In these days, I am studying a little bit of Fourier analysis and in particular Fourier series and Fourier/Hilbert transforms. Now, I am confident with the mathematical definitions and all the formalism, and (more or less) I know all the main theorems. What I don't really understand is why they are so important, why these concepts are defined in that precise way.
Could you explain to me why all these concepts/tools are so significant and useful in (applied) mathematics? Could you give me some intuition behind them?
I am not particularly interested in mathematical formulae. I would simply like to know what these definitions really mean.
Pretend to be talking with someone smart, very curious but not very knowledgeable about mathematics.

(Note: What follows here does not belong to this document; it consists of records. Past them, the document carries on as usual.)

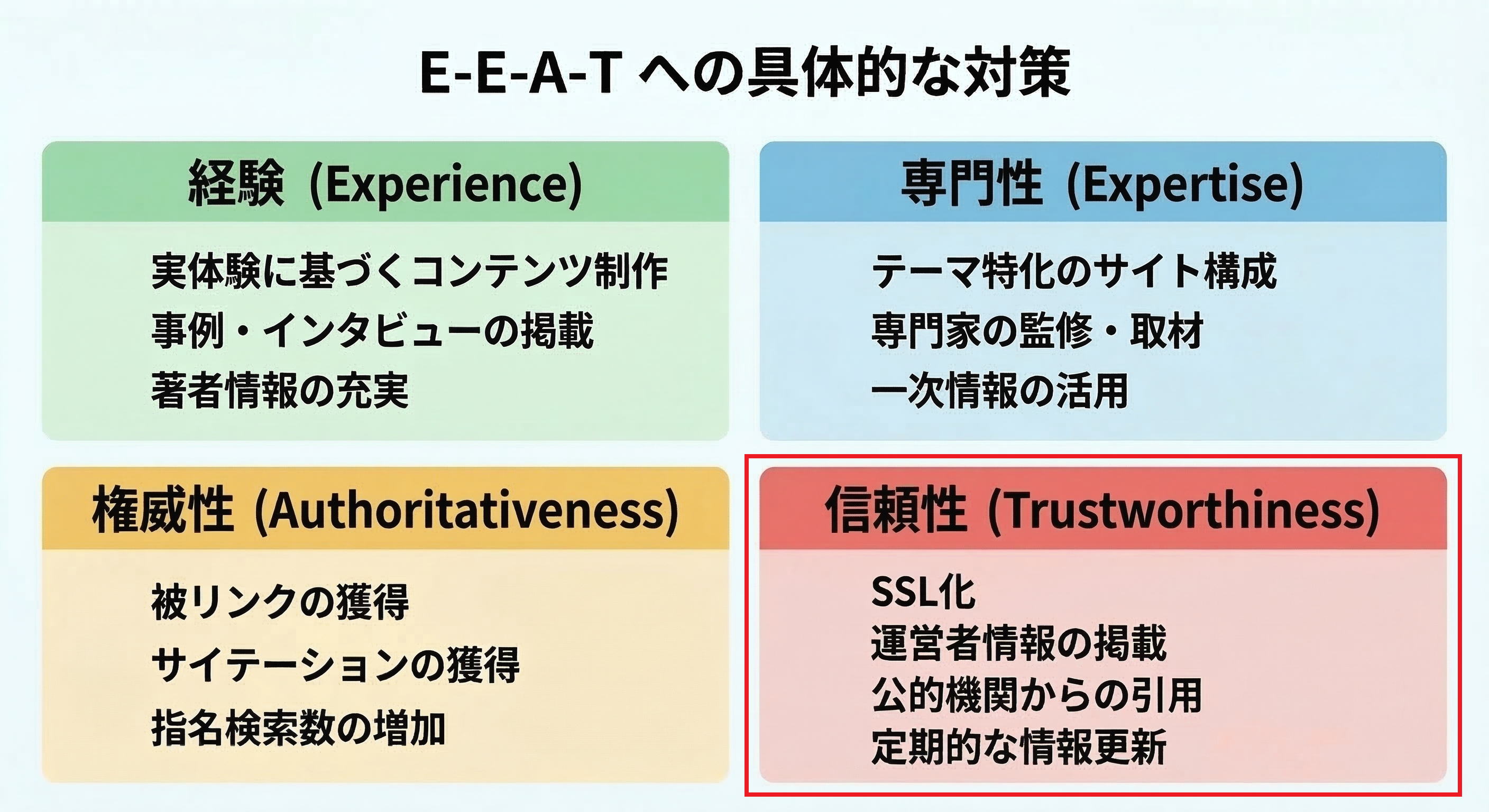 E-E-A-T への具体的な対策

経験 (Experience)

実体験に基づくコンテンツ制作
事例・インタビューの掲載
著者情報の充実

専門性 (Expertise)

テーマ特化のサイト構成
専門家の監修・取材
一次情報の活用

権威性 (Authoritativeness)

被リンクの獲得
サイテーションの獲得
指名検索数の増加

信頼性 (Trustworthiness)

SSL化
運営者情報の掲載
公的機関からの引用
定期的な情報更新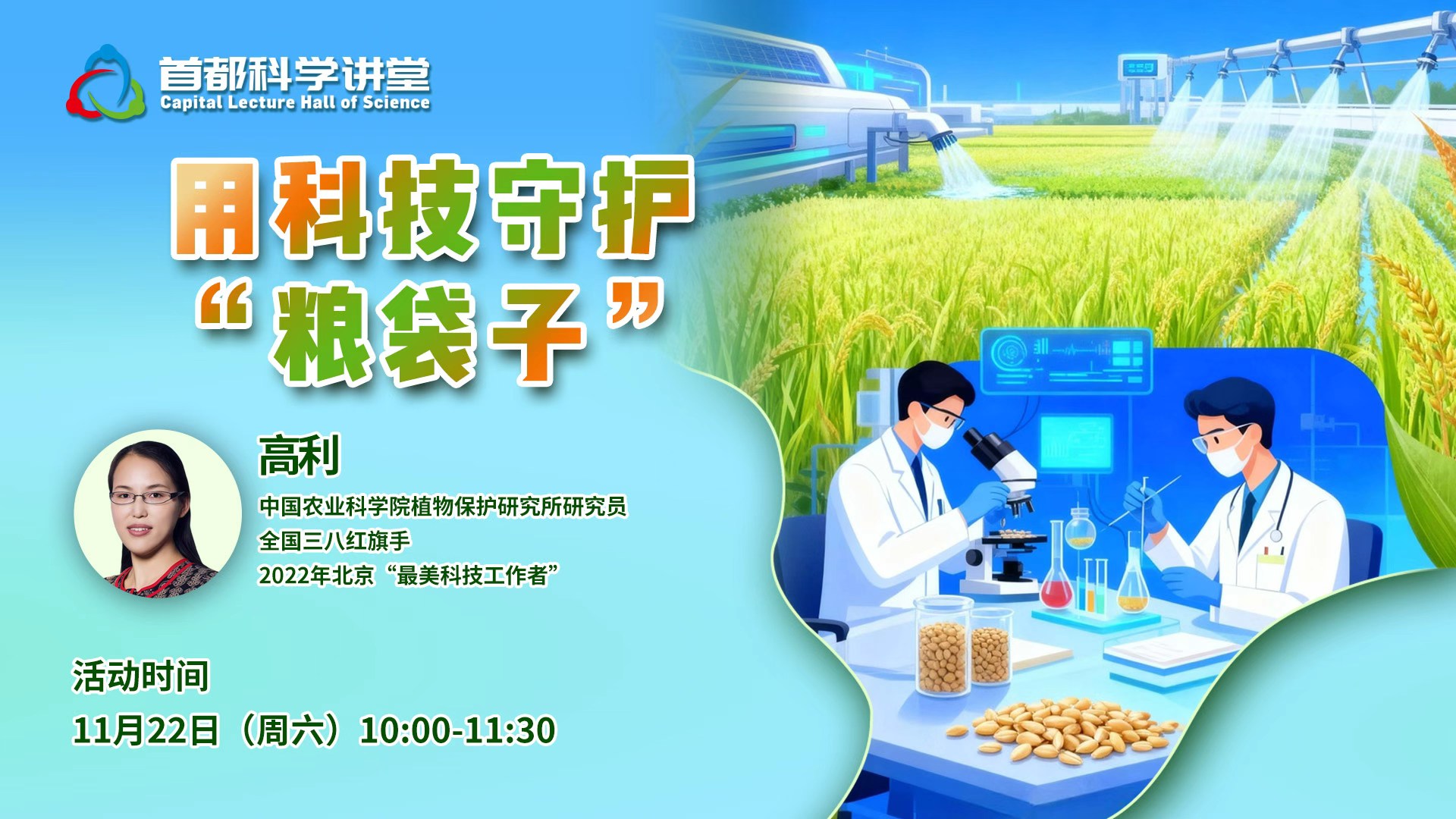 首都科学讲堂
Capital Lecture Hall of Science

用科技守护
“粮袋子”

高利
中国农业科学院植物保护研究所研究员
全国三八红旗手
2022年北京“最美科技工作者”

活动时间
11月22日（周六）10:00-11:30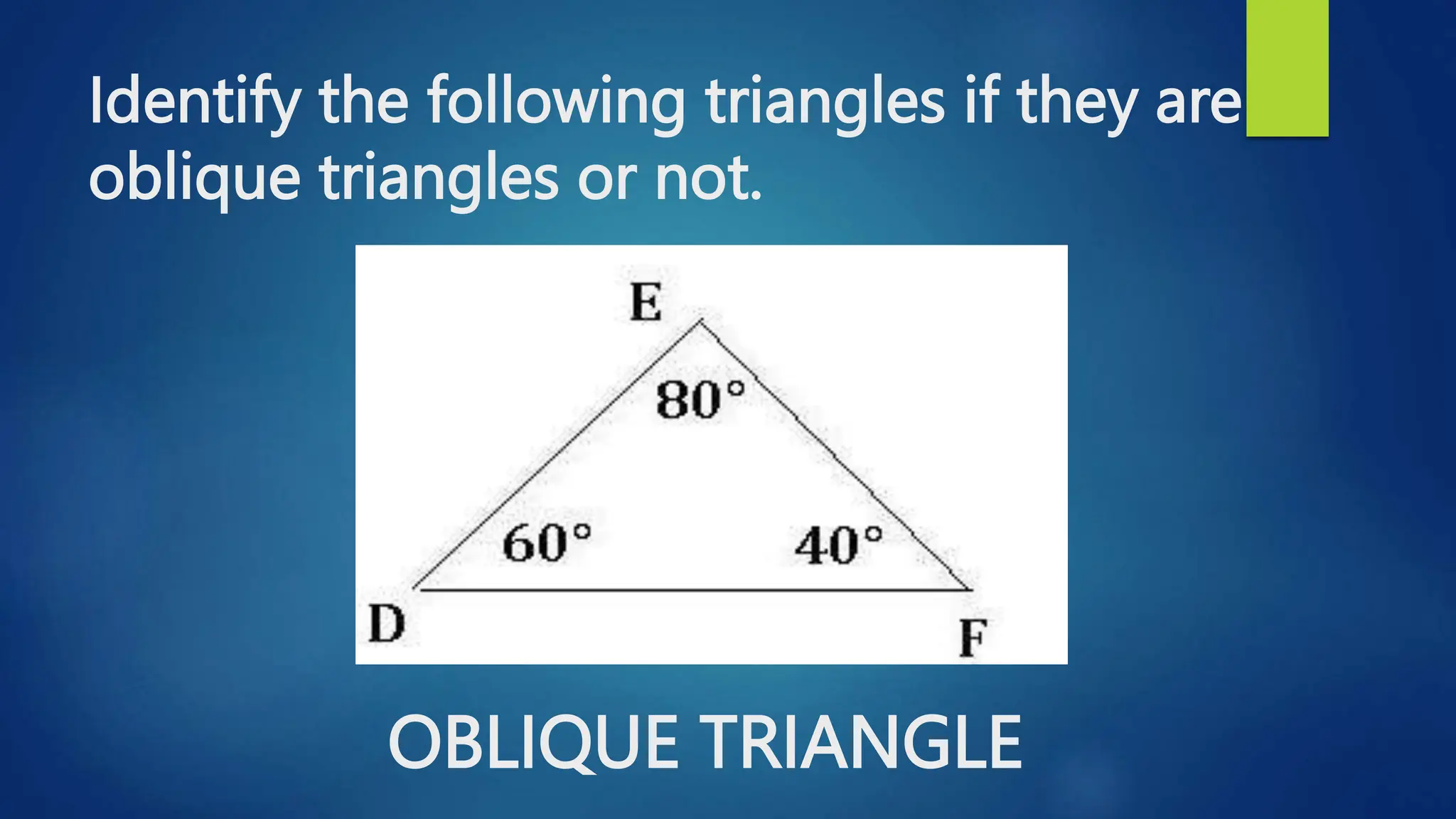 Identify the following triangles if they are oblique triangles or not.

E

$80°$

$60°$

$40°$

D

F

OBLIQUE TRIANGLE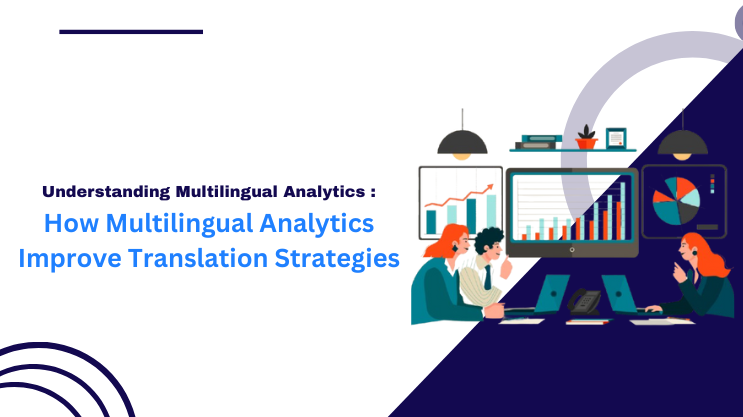 Understanding Multilingual Analytics :

How Multilingual Analytics Improve Translation Strategies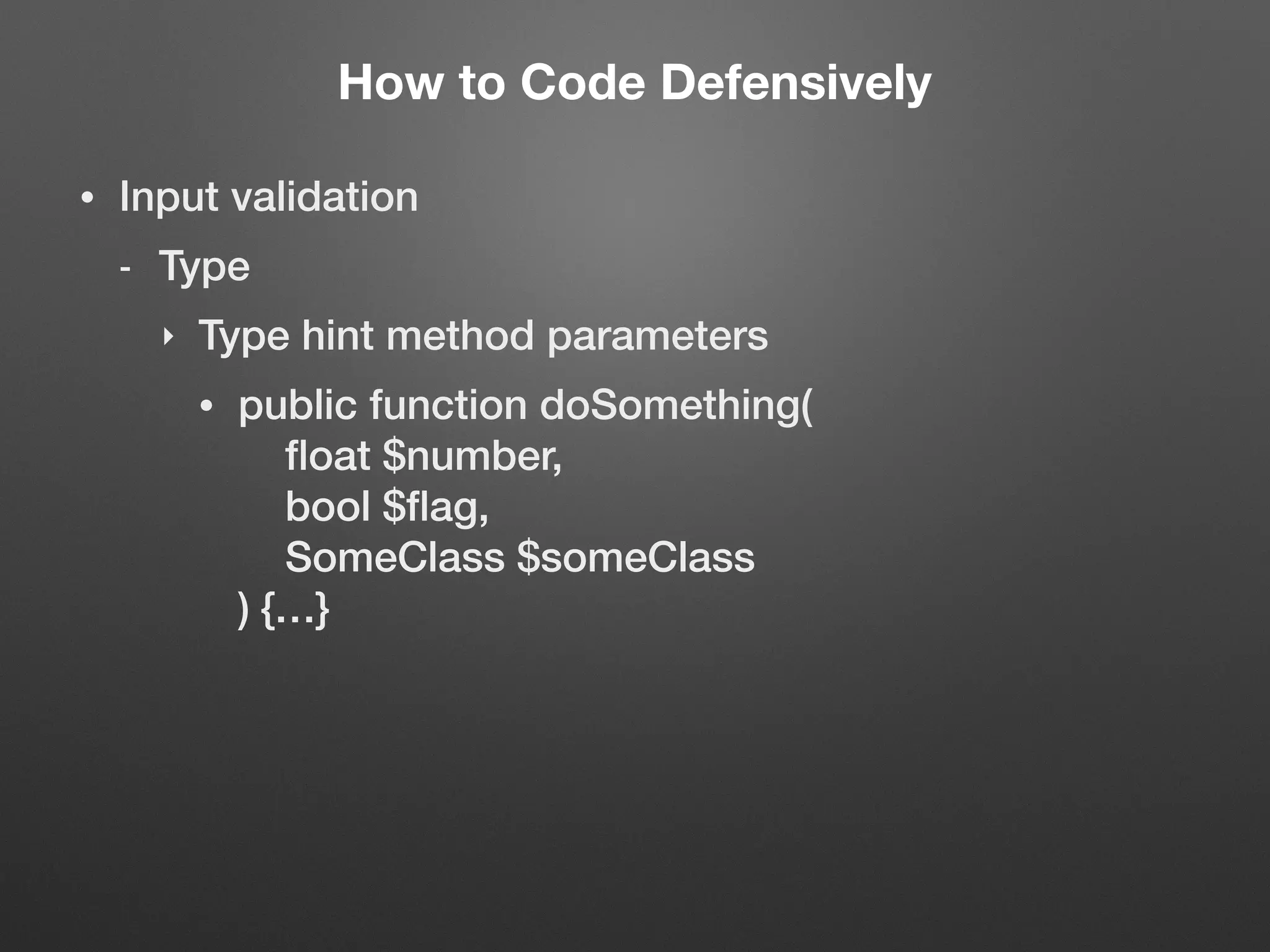 How to Code Defensively

• Input validation

- Type

‣ Type hint method parameters

• public function doSomething(
float \$number,
bool \$flag,
SomeClass \$someClass
) {…}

Of course, I encourage not only mathematicians but also engineers and physicists to reply. Having a truly physical interpretation of those concepts would be great!!
Very last thing: I would really love to have some unconventional and "personal" interpretation/point of view.
Thank you very much for any help!!
The Fourier transform diagonalizes the convolution operator (or linear systems). In other words, if you find convolution non-inuitive, it gets simplified into a simple point-wise product. It happens that the eigenvectors are cisoids (or complex exponentials), hence it gives you a frequency-like interpretation. An operator that makes an essential operation simpler, like the $\log$ turns multiplies into adds, is an important one. [EDIT1: see below for details].
The Hilbert transform is even more important. It turns a real function into its most "natural" complex extension: for instance it turns a $\cos$ into a cisoid by adding $\imath \sin$ to it. Thus, the complex extension satisfies Cauchy–Riemann equations.
Hilbert remains quite mysterious to me (Fourier as well, to be honest, I studied wavelet to understand Fourier). S. Krantz writes, in Explorations in Harmonic Analysis with Applications to Complex Function Theory and the Heisenberg Group, Chapter 2: The Central Idea: The Hilbert Transform:
[EDIT1] We talked about Fourier transforms as they were unique. Let us keep them loose. There are many Fourier flavors. In the continuous case, you can look for explanations in Fourier transform as diagonalization of convolution. In a discrete case, convolution can be "realized" with (infinite) Toeplitz matrices. In the finite length setting, cyclic convolution matrices can be diagonalized by the Fast Fourier transform.
[EDIT] In addition, F. King has produced two volumes of a book on the Hilbert transforms in 2009.